Every year, you seem to come out earlier and earlier. Some stores have stuff up for you as early as August. This is only a month after the holiday of “Christmas in July” that shouldn’t exist. The only reason Christmas in July exists is so that everyone can be reminded that you are still out there watching and judging all of us to see if we are naughty or nice (and I know by writing this blog, I’ll probably be on the naughty list). First off, not cool. I don’t need to be judged by you. I already have parents, friends, and other relatives who judge me all year round; I don’t need an anonymous jolly man also judging me during the month of December (or whenever you decide to poke your head in on me).

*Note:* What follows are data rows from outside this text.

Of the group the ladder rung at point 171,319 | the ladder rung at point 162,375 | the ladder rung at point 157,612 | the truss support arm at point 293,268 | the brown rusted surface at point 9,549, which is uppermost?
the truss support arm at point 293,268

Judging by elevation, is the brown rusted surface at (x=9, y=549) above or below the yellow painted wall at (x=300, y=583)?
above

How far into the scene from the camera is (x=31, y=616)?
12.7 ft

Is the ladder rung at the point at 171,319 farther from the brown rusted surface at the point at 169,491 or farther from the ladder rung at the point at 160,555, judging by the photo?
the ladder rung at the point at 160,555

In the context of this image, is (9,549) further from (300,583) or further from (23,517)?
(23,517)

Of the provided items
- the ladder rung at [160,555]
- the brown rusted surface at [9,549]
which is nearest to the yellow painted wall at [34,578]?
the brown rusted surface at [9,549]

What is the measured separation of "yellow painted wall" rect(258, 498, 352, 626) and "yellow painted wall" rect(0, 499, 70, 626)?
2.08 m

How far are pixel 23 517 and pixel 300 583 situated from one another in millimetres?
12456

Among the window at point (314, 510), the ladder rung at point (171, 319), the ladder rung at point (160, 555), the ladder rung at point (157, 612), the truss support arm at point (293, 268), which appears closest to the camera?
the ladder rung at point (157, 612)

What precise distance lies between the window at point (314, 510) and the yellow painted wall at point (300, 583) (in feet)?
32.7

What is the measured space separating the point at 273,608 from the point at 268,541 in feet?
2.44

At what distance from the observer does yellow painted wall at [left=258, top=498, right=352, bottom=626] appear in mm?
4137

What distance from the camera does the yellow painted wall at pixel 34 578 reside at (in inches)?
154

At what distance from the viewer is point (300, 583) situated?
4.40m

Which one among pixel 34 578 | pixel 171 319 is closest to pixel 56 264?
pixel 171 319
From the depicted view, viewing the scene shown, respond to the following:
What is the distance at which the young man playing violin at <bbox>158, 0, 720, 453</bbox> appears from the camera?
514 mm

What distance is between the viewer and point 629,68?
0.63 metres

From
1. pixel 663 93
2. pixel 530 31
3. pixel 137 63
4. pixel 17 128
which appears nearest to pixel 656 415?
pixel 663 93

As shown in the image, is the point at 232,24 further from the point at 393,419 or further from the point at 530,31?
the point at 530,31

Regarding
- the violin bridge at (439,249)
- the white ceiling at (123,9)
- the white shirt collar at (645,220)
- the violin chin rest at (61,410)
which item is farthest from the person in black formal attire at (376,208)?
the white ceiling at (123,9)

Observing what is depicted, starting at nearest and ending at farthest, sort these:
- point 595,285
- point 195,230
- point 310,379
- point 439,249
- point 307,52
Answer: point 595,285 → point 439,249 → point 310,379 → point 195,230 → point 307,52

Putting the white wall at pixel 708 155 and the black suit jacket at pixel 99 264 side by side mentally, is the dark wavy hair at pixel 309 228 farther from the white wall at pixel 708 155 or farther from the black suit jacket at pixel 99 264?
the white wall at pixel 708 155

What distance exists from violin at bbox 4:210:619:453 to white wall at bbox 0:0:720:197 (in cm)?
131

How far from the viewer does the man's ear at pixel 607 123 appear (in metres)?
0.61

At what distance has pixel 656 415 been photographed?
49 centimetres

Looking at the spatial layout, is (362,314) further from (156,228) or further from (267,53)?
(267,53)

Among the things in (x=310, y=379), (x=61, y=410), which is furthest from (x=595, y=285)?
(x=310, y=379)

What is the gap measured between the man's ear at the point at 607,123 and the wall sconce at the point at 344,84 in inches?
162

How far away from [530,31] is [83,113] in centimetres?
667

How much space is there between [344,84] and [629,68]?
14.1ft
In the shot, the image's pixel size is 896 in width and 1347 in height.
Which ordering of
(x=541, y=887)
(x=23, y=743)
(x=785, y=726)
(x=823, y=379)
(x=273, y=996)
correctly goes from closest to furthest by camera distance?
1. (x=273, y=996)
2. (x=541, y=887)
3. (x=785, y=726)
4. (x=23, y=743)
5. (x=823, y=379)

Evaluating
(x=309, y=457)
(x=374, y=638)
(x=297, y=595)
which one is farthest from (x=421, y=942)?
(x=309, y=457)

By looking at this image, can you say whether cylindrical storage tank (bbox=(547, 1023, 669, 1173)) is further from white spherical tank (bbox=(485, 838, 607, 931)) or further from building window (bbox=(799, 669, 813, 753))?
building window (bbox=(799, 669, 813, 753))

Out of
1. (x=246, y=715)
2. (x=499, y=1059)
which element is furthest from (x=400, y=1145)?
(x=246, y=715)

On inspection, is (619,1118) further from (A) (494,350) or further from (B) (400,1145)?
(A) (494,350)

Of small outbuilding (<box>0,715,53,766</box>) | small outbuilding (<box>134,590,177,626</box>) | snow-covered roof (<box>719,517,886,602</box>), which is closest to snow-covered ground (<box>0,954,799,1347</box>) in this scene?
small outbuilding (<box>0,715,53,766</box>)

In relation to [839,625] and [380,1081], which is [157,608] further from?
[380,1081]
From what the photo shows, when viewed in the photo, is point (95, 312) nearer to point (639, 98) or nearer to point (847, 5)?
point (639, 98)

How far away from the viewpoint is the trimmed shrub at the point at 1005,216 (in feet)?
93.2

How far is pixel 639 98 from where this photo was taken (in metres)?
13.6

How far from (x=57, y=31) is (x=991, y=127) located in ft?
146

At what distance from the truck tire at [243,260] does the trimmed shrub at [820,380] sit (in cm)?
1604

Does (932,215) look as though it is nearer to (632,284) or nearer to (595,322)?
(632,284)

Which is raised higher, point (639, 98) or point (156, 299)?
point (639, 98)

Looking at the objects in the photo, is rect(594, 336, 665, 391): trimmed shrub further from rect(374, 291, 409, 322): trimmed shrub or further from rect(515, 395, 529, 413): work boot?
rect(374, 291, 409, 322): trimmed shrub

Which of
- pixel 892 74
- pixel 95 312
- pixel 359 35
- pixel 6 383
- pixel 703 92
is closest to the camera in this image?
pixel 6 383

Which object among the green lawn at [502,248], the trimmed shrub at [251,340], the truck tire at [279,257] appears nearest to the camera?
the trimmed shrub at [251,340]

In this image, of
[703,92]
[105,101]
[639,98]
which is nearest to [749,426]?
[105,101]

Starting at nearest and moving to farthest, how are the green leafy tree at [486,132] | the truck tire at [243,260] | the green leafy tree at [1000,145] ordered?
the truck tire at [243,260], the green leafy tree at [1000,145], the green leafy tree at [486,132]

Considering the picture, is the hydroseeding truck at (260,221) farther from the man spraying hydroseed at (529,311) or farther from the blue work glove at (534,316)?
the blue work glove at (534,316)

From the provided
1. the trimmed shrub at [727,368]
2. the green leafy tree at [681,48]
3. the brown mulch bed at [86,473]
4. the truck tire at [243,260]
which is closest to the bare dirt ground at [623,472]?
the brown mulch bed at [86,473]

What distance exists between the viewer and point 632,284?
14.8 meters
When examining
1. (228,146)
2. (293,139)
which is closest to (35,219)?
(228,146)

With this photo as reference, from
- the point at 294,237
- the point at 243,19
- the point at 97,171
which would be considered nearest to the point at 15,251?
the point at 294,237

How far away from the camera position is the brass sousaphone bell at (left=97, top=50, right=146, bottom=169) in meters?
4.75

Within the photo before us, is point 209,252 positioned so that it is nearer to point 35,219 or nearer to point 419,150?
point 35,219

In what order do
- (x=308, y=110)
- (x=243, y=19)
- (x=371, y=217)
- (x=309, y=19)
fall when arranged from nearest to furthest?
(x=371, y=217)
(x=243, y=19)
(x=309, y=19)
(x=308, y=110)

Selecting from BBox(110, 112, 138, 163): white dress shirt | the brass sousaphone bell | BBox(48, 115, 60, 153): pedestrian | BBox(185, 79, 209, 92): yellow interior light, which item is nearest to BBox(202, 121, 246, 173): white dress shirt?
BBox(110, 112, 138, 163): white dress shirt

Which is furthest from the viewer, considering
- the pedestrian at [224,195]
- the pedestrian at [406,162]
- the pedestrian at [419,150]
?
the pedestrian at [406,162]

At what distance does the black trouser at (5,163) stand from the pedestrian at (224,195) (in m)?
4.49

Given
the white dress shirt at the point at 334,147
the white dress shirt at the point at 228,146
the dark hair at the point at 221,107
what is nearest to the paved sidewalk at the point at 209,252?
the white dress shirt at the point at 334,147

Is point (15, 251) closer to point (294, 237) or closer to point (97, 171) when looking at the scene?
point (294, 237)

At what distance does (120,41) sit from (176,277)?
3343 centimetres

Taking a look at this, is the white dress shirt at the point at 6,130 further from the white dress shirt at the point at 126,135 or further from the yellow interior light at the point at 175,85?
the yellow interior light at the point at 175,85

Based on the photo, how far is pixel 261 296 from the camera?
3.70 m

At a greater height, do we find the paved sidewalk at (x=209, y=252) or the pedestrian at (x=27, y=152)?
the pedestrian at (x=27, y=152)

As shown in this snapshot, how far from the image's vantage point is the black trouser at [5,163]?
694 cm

I’m a huge fan of Halloween. It’s my favorite holiday because there isn’t any pressure on me. You get to dress up as someone else and scare people. That’s awesome. Christmas is all about “good will towards man” and “the joy of giving instead of receiving.” Those are great things to celebrate, don’t get me wrong. I just don’t like you stepping on Halloween with your red pimp-suited self with this mantra when all I want to do is get some candy from Mrs. Klein down the street (I don’t care that she’s on a fixed income and sometimes yells at the neighbor kids; she gives out full-sized Three Musketeers’ bars which means she’s the best).

Also, as a large man, you clearly like to eat, so why are you trying to get everyone to forget about the 4 day eat-a-thon known as Thanksgiving? Thanksgiving is awesome because you get to enjoy food, football, and hearing what your grandparents really think about President Obama after a few too many glasses of wine. Instead of listening to their ramblings and insights on Planned Parenthood, I have to hear about them getting ready for Black Friday and Christmas sales. That’s not cool. I understand putting up a Christmas tree the day after Thanksgiving, but don’t make the lead-up to Thanksgiving about the day after.

In conclusion, Santa, I’m a big fan of yours, I just don’t like the way you are trying to do everything and force your way into stuff. The day after Thanksgiving until December 25th is your time to shine, but not before. If you don’t oblige by my request, I’m not above hiring the Easter Bunny to take you out.